> TASK INSTRUCTIONS:
1) According to the text on the Law Commission's 200th report, when do prejudicial publications count as contempt under Section 3 (2) of the Contempt of Court Act?
2) Summarize the text on the Law Commission's 200th report in two sentences.
3) Write the next part of the text on the Law Commission's 200th report, picking up after its last sentence.

LAW COMMISSION’S 200TH REPORT
The most reckoning research on the positive and negative aspects of media trial has been elaborated in 200th report of the Law Commission entitled Trial by Media: Free Speech vs. Fair Trial Under Criminal Procedure (Amendments to the Contempt of Court Act, 1971) that has made recommendations to address the damaging effect of sensationalized news reports on the administration of justice. While the report has yet to be made public, news reports indicate that the Commission has recommended prohibiting publication of anything that is prejudicial towards the accused — a restriction that shall operate from the time of arrest. It also reportedly recommends that the High Court be empowered to direct postponement of publication or telecast in criminal cases. The report noted that at present, under Section 3 (2) of the Contempt of Court Act, such publications would be contempt only if a charge sheet had been filed in a criminal case. The Commission has suggested that the starting point of a criminal case should be from the time of arrest of an accused and not from the time of filing of the charge sheet. In the perception of the Commission such an amendment would prevent the media from prejudging or prejudicing the case. Another controversial recommendation suggested was to empower the High Court to direct a print or an electronic media to postpone publication or telecast pertaining to a criminal case and to restrain the media from resorting to such publication or telecast. The 17th Law Commission has made recommendations to the Centre to enact a law to prevent the media from reporting anything prejudicial to the rights of the accused in criminal cases from the time of arrest, during investigation and trial.

> GIVEN INFORMATION:
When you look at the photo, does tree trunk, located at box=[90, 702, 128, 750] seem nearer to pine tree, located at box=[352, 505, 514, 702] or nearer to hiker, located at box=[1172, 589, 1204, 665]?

> TASK RESULTS:
1) Only if a charge sheet has been filed in a criminal case.

2) The Law Commission's 200th report, Trial by Media, recommends changing the Contempt of Court Act so that a criminal case starts at arrest rather than at the filing of the charge sheet, banning anything prejudicial to the accused from that point. It also suggests letting the High Court order print or electronic media to postpone or hold back publication or telecast about a criminal case.

3)
CONCLUSION
Though media act as a watchdog and act as a platform to bring people voice to the notice of society and legislatures. But now days media is so much sensationalized and they just do for their salaries and TRP’s. there are few reporters those showing only those news for what they have been paid by political parties. From the above account it becomes clear that the media had a more negative influence rather than a positive effect (except for a few exceptions here and there). The media has to be properly regulated by the courts. The media cannot be granted a free hand in the court proceedings as they are not some sporting event.. The most suitable way to regulate the media will be to exercise the contempt jurisdiction of the court to punish those who violate the basic code of conduct. The use of contempt powers against the media channels and newspapers by courts have been approved by the Supreme Court in a number of cases as has been pointed out earlier. The media cannot be allowed freedom of speech and expression to an extent as to prejudice the trial itself. Certain cases are so hyped for a day or two, so much so that you switch to any channel, they all will be flashing the same story but then when the heat is over there is no following of the case. The news then jostles for space with other stories that are carrying the heat then. Media just sensationalized the case for few days and leave it as they find other “masala” news irrecpective of how much importance earlier news was. Trial is very much effected by the Media sensation. Judges while making decision start considering Media criticism if they goes opposite from the view of the Media that’s why in mostly high profile cases verdict passes by media becomes the final verdict in trial courts.